DATASET EXCERPT:
+---+

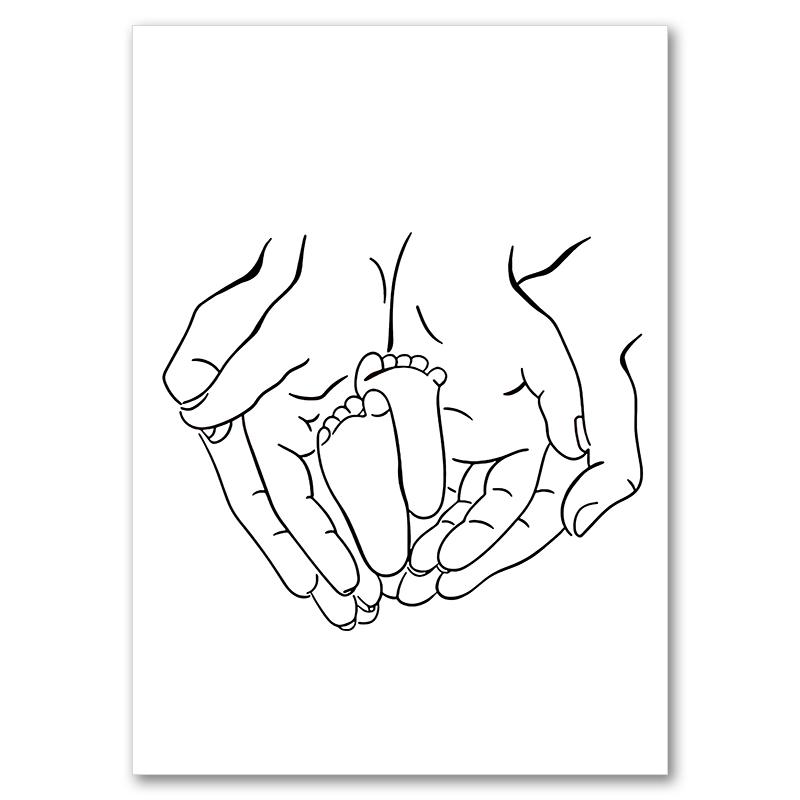 Abstract Line Mom Baby Hand Heart Minimalist Wall Art Canvas Painting Nordic Posters And Prints Wall Pictures Kids Room Decor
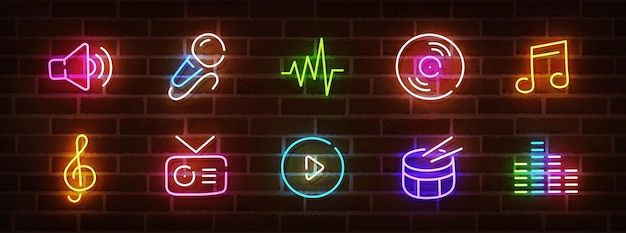 Music neon sign bright signboard light banner music logo neon emblem vector illustration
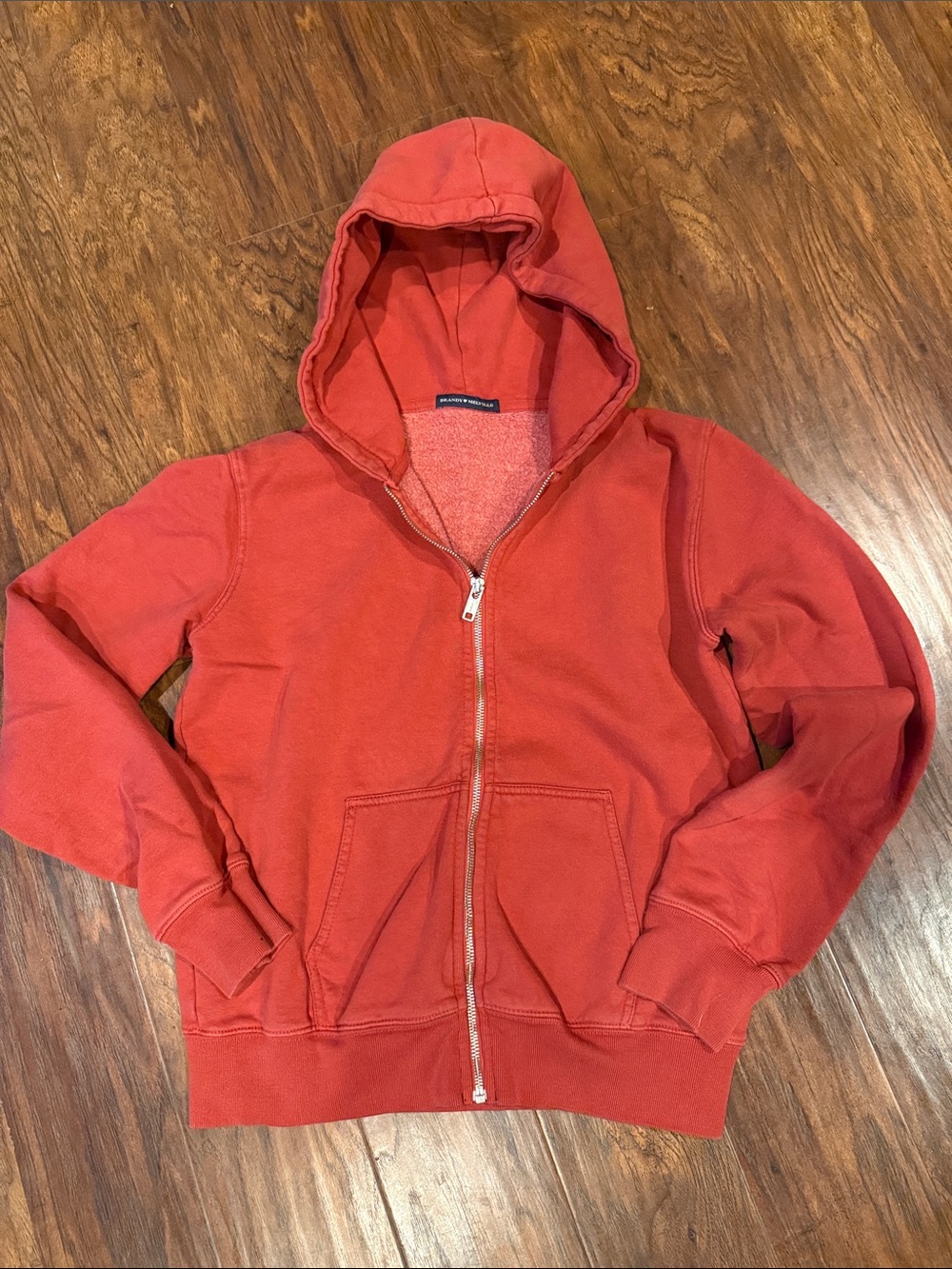 Brandy Melville Red Zip-Up Hooded Sweatshirt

+---+

Could you please return each line of the material exactly, dropping the pictures?

 Abstract Line Mom Baby Hand Heart Minimalist Wall Art Canvas Painting Nordic Posters And Prints Wall Pictures Kids Room Decor
 Music neon sign bright signboard light banner music logo neon emblem vector illustration
 Brandy Melville Red Zip-Up Hooded Sweatshirt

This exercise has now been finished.